■ **SOURCE TEXT**
-----
From Narnia to Brexit: CS Lewis and his vision of a perfect England
This green and pleasant land isn’t just the preserve of Boris and his band of Brexiteers. Atheist, liberal pro-Europeans can have just as deep a love of England, writes Mark Jones
Narnia is fast becoming political shorthand for “away with the fairies” and “in your dreams”. Shadow cabinet office minister Rachel Reeves savaged the government’s progress on EU trade talks last month, saying: “They can call it no deal, they can call it an Australia deal, they can call it a Narnia deal as far as I’m concerned.”
And the SNP’s environment spokeswoman said the “sea of opportunities” promised for the fishing industry post-Brexit were "stories of Narnia".
But for the architects of Brexit, the fictional land conjured by the Anglo-Irish author CS Lewis is a very real inspiration. And here’s why.
“A children’s story,” wrote Lewis, “is the best art form for something you have to say.”
He was explaining his reasons for writing the Chronicles of Narnia, a series of children’s stories which first appeared 70 years ago when The Lion, the Witch and the Wardrobe (LWW) was published. If by “best” he meant reaching the highest number of people, he was right: the seven novels have sold over 100 million copies worldwide.
But that’s not what he meant. After 20 prolific years writing poetry, literary criticism, science fiction, parables and popular theology, he discovered that a children’s book was the best way of conveying his devoutly Christian message to the world.
A later writer of fantasy tales for children, Philip Pullman intensely dislikes what Lewis had to say, though he respects the skilful way he said it. To him, the Narnia tales proselytise far too much: they get at his young readers. Lewis would have winced at the charge, but he could hardly deny the evidence. After all, this is the man who wrote “any amount of theology can be smuggled into people’s minds under cover of romance without their knowing it”.
But it’s not only theology that Lewis smuggles into Narnia – past what he called the “watchful dragons” of modern orthodoxy. There are political messages, too. Lots of them.
The opening scene of the LWW, where Lucy, a child from this world, stumbles into a snowy Narnian wood through a wardrobe door, is justifiably one of the most celebrated in fantasy and children’s literature.
But my eye was drawn to the other end of the book. (We don’t have to worry about plot spoilers: everyone has either read the book, read it to someone or had it read to them).
The four children from England are now kings and queens of Narnia. This is how they rule: “They made good laws and kept the peace … and generally stopped busybodies and interferers and encouraged ordinary people who wanted to live and let live.”
-----
■ **WORK INSTRUCTION A**
Reproduce the part of the Narnia article starting at "The opening scene" and ending at "read to them).".
The article and the dataset entries come from unrelated sources.

(Dataset entries)
-----
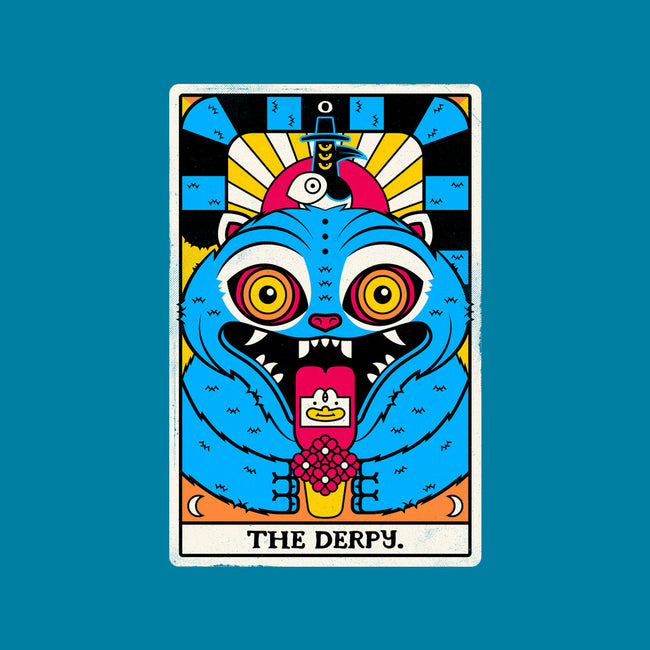 Derpy Tarot Card-None-Adjustable Tote-Bag-rocketman_art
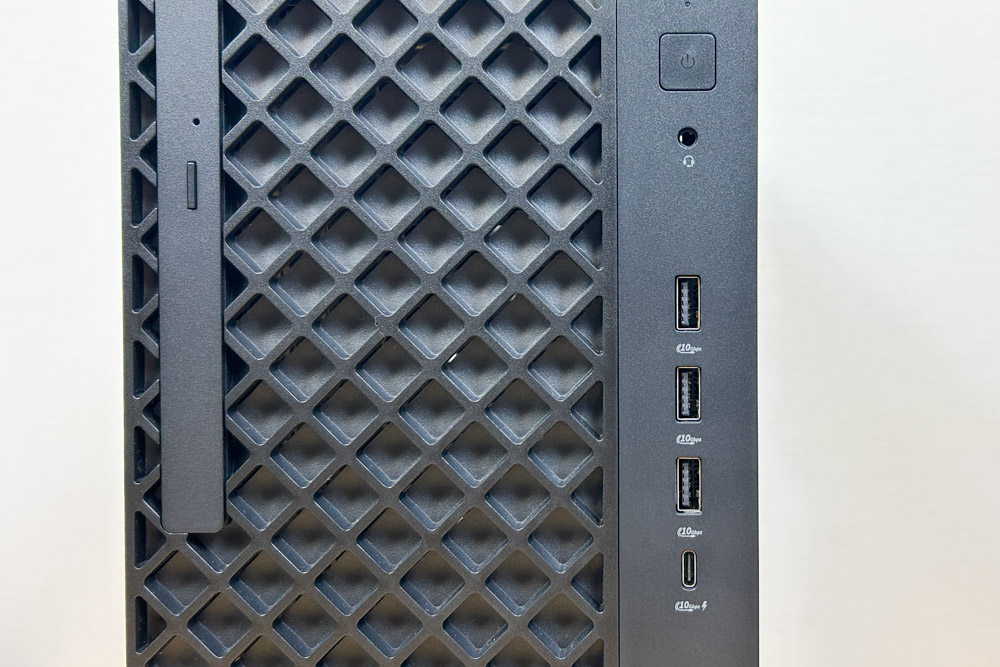 HP ProDesk 4 Tower G1i Desktop PC 前面インターフェイス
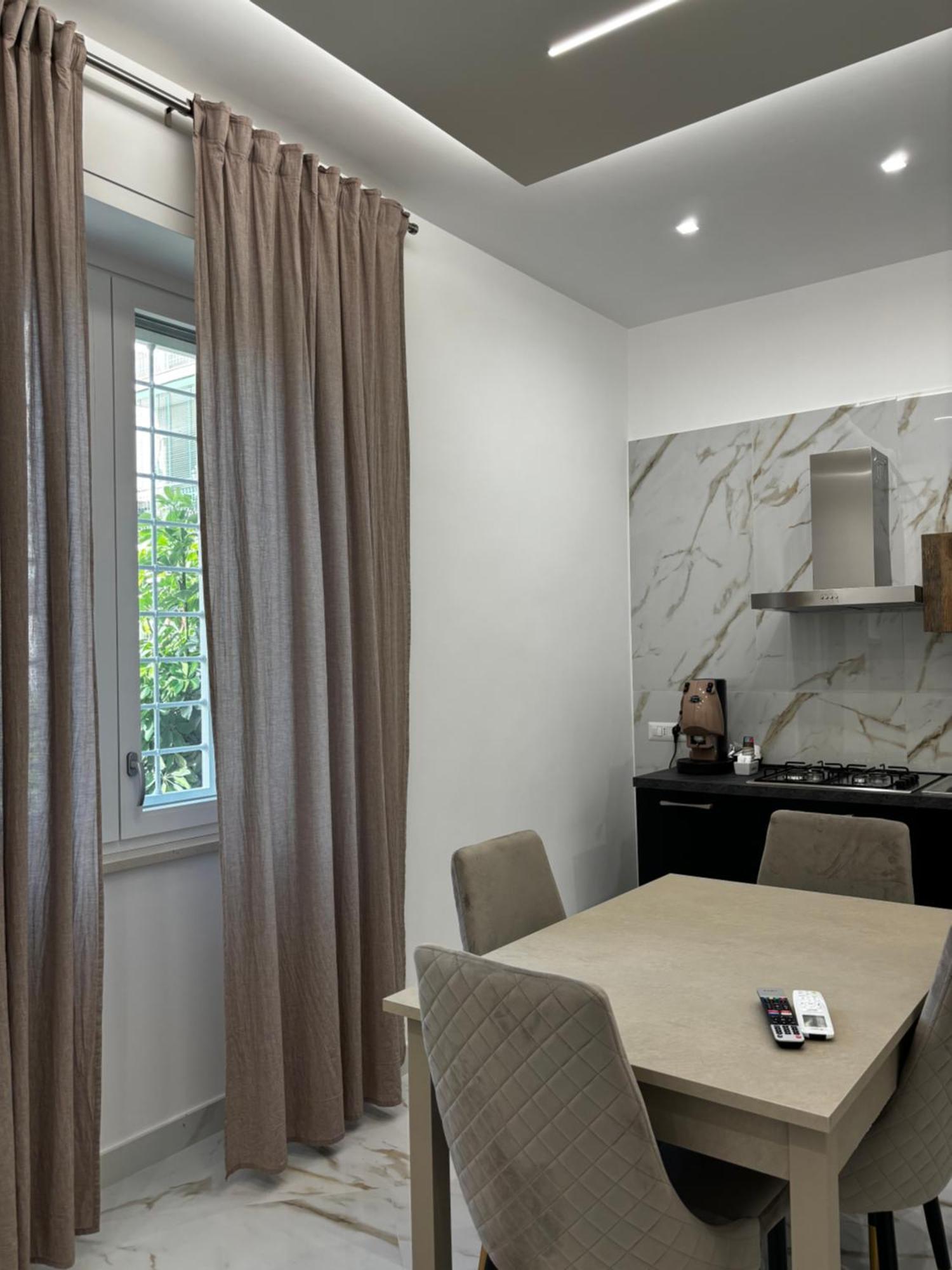 A Casa Di Nina Modern House Appartement Pompeï Buitenkant foto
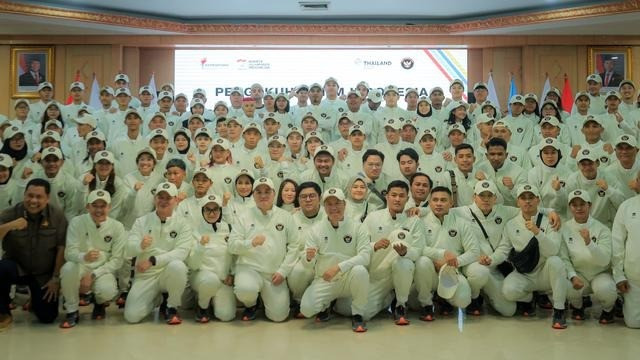 Tổng thống Indonesia gặp mặt vận động viên SEA Games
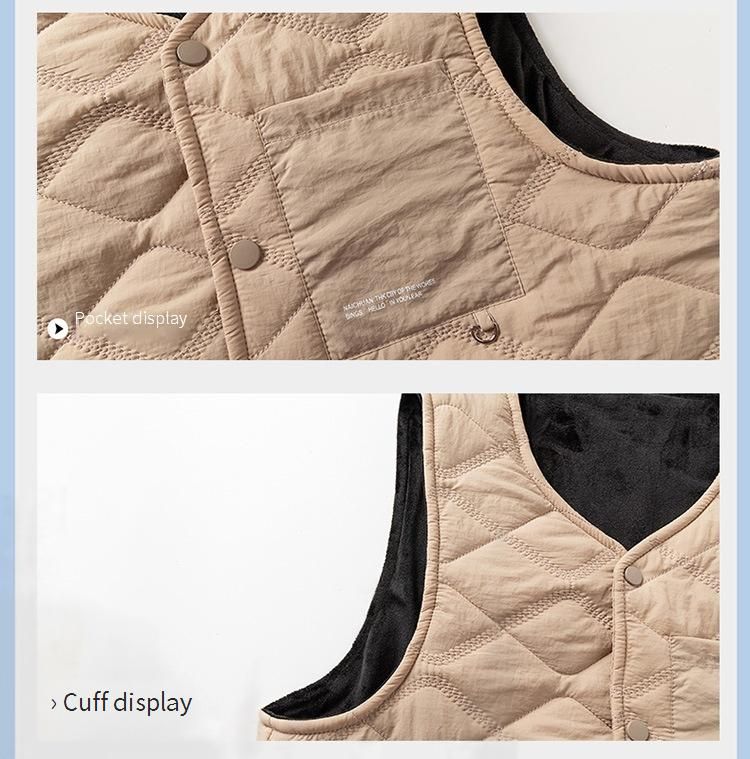 Leichte Steppweste für Herren – Slim Fit-Schichtstück für Freizeit- und Arbeitskleidung_voghion.com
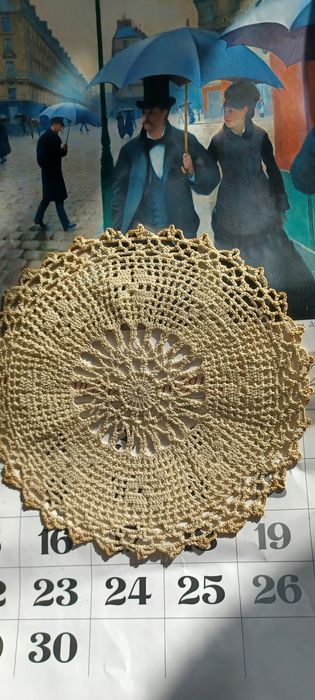 Салфетка винтажная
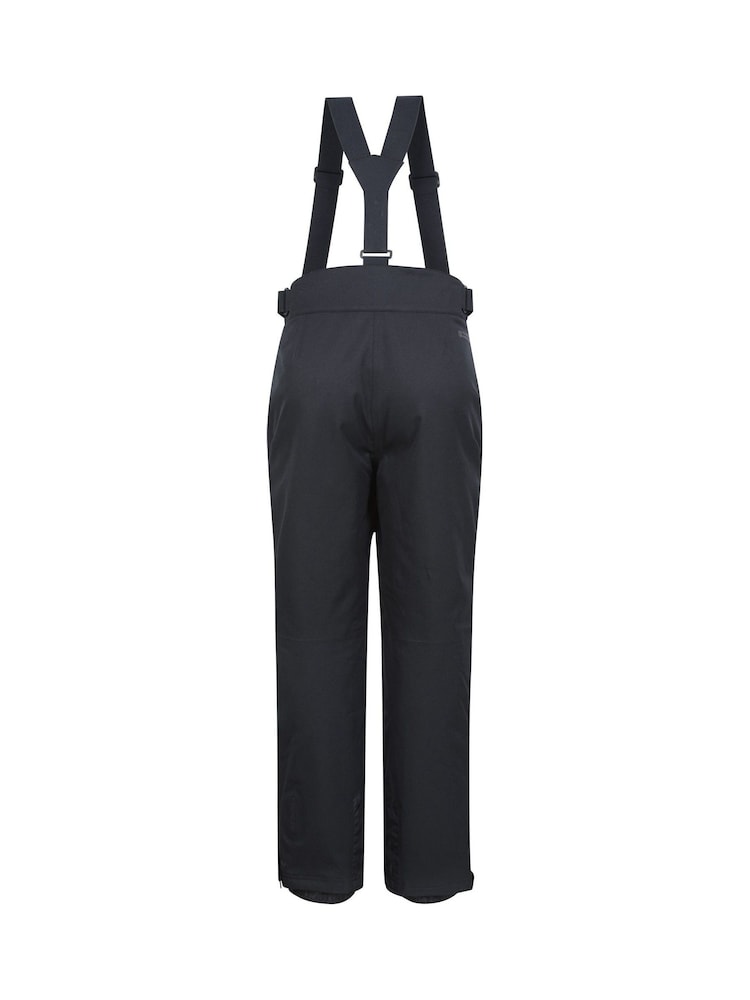 Mountain Warehouse Black Chalet Extreme Waterproof Womens Ski Trousers - Image 2 of 8 Mountain Warehouse Black Chalet Extreme Waterproof Womens Ski Trousers - Image 2 of 8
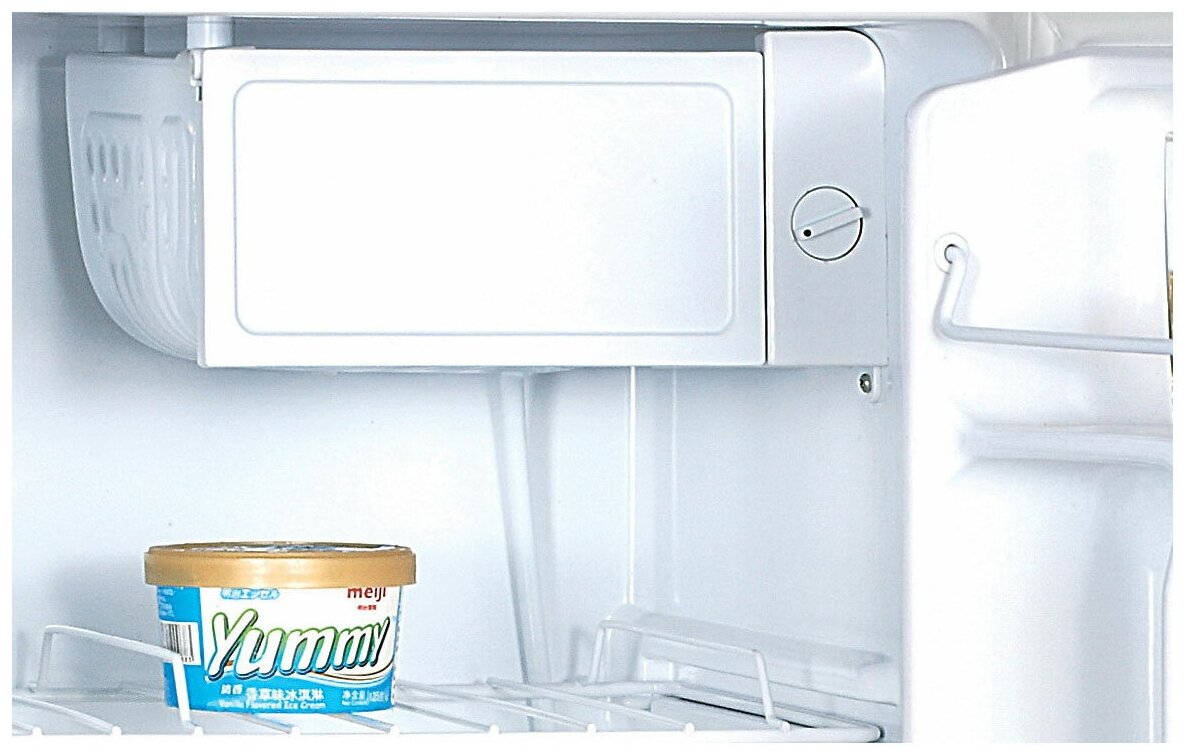 Холодильник мини KRAFT KF-B75W /бел., 44.5х51х64 см, класс А+, 66л/4л, 42дБ - фотография № 3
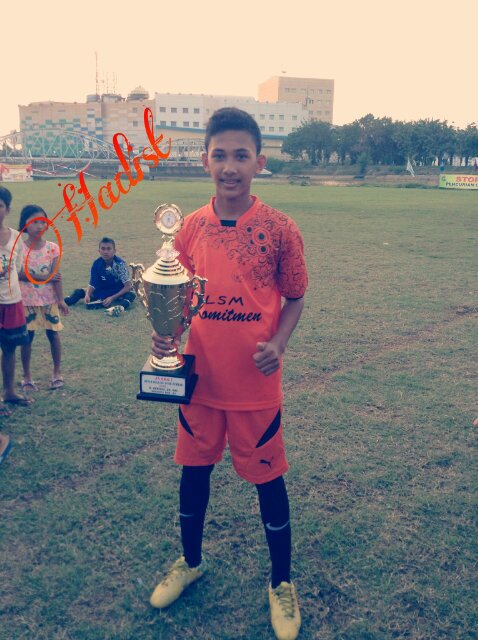 HadistJR's profile picture. JR High School 3 Pariaman 14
-----
■ **WORK INSTRUCTION B**
Rewrite all the dataset entries with "Waterproof" changed to "Water-Resistant" and everything else left as it is. Leave the pictures out.

■ **TASK RESPONSE A**
The opening scene of the LWW, where Lucy, a child from this world, stumbles into a snowy Narnian wood through a wardrobe door, is justifiably one of the most celebrated in fantasy and children’s literature.
But my eye was drawn to the other end of the book. (We don’t have to worry about plot spoilers: everyone has either read the book, read it to someone or had it read to them).

■ **TASK RESPONSE B**
 Derpy Tarot Card-None-Adjustable Tote-Bag-rocketman_art
 HP ProDesk 4 Tower G1i Desktop PC 前面インターフェイス
 A Casa Di Nina Modern House Appartement Pompeï Buitenkant foto
 Tổng thống Indonesia gặp mặt vận động viên SEA Games
 Leichte Steppweste für Herren – Slim Fit-Schichtstück für Freizeit- und Arbeitskleidung_voghion.com
 Салфетка винтажная
 Mountain Warehouse Black Chalet Extreme Water-Resistant Womens Ski Trousers - Image 2 of 8 Mountain Warehouse Black Chalet Extreme Water-Resistant Womens Ski Trousers - Image 2 of 8
 Холодильник мини KRAFT KF-B75W /бел., 44.5х51х64 см, класс А+, 66л/4л, 42дБ - фотография № 3
 HadistJR's profile picture. JR High School 3 Pariaman 14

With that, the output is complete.